* Begin Data for the task *

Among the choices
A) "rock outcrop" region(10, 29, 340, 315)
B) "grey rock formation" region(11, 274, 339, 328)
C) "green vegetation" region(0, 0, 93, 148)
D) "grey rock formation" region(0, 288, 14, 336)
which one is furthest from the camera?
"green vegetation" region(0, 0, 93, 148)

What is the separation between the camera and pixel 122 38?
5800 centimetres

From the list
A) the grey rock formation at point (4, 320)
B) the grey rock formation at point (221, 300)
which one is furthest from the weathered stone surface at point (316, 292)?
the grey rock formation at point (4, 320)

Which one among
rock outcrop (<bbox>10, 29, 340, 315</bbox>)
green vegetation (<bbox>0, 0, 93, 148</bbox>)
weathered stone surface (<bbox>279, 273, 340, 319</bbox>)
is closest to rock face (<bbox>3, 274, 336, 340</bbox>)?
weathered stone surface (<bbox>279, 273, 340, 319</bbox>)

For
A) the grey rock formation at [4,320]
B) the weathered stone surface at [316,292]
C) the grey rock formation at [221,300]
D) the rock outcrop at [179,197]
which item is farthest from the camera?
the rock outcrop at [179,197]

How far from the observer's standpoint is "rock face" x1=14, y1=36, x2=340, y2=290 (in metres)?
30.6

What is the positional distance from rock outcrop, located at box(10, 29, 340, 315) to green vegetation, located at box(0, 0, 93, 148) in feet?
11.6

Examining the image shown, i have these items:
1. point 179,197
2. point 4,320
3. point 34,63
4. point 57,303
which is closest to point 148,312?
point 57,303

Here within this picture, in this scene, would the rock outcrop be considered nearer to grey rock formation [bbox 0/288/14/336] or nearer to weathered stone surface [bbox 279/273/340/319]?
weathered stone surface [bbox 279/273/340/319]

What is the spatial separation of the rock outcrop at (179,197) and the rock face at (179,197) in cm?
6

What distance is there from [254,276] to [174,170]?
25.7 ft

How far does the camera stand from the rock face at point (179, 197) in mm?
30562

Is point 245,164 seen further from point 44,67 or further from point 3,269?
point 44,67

* End Data for the task *

Reproduce all of the material above verbatim, line for line, with no changes.

▸ Output of the exercise
Among the choices
A) "rock outcrop" region(10, 29, 340, 315)
B) "grey rock formation" region(11, 274, 339, 328)
C) "green vegetation" region(0, 0, 93, 148)
D) "grey rock formation" region(0, 288, 14, 336)
which one is furthest from the camera?
"green vegetation" region(0, 0, 93, 148)

What is the separation between the camera and pixel 122 38?
5800 centimetres

From the list
A) the grey rock formation at point (4, 320)
B) the grey rock formation at point (221, 300)
which one is furthest from the weathered stone surface at point (316, 292)?
the grey rock formation at point (4, 320)

Which one among
rock outcrop (<bbox>10, 29, 340, 315</bbox>)
green vegetation (<bbox>0, 0, 93, 148</bbox>)
weathered stone surface (<bbox>279, 273, 340, 319</bbox>)
is closest to rock face (<bbox>3, 274, 336, 340</bbox>)?
weathered stone surface (<bbox>279, 273, 340, 319</bbox>)

For
A) the grey rock formation at [4,320]
B) the weathered stone surface at [316,292]
C) the grey rock formation at [221,300]
D) the rock outcrop at [179,197]
which item is farthest from the camera?
the rock outcrop at [179,197]

How far from the observer's standpoint is "rock face" x1=14, y1=36, x2=340, y2=290 (in metres)?
30.6

What is the positional distance from rock outcrop, located at box(10, 29, 340, 315) to green vegetation, located at box(0, 0, 93, 148) in feet?
11.6

Examining the image shown, i have these items:
1. point 179,197
2. point 4,320
3. point 34,63
4. point 57,303
which is closest to point 148,312?
point 57,303

Here within this picture, in this scene, would the rock outcrop be considered nearer to grey rock formation [bbox 0/288/14/336] or nearer to weathered stone surface [bbox 279/273/340/319]?
weathered stone surface [bbox 279/273/340/319]

What is the spatial separation of the rock outcrop at (179,197) and the rock face at (179,197) in cm?
6

What distance is there from [254,276] to [174,170]?
25.7 ft

How far does the camera stand from the rock face at point (179, 197) in mm?
30562

Is point 245,164 seen further from point 44,67 or further from point 3,269?
point 44,67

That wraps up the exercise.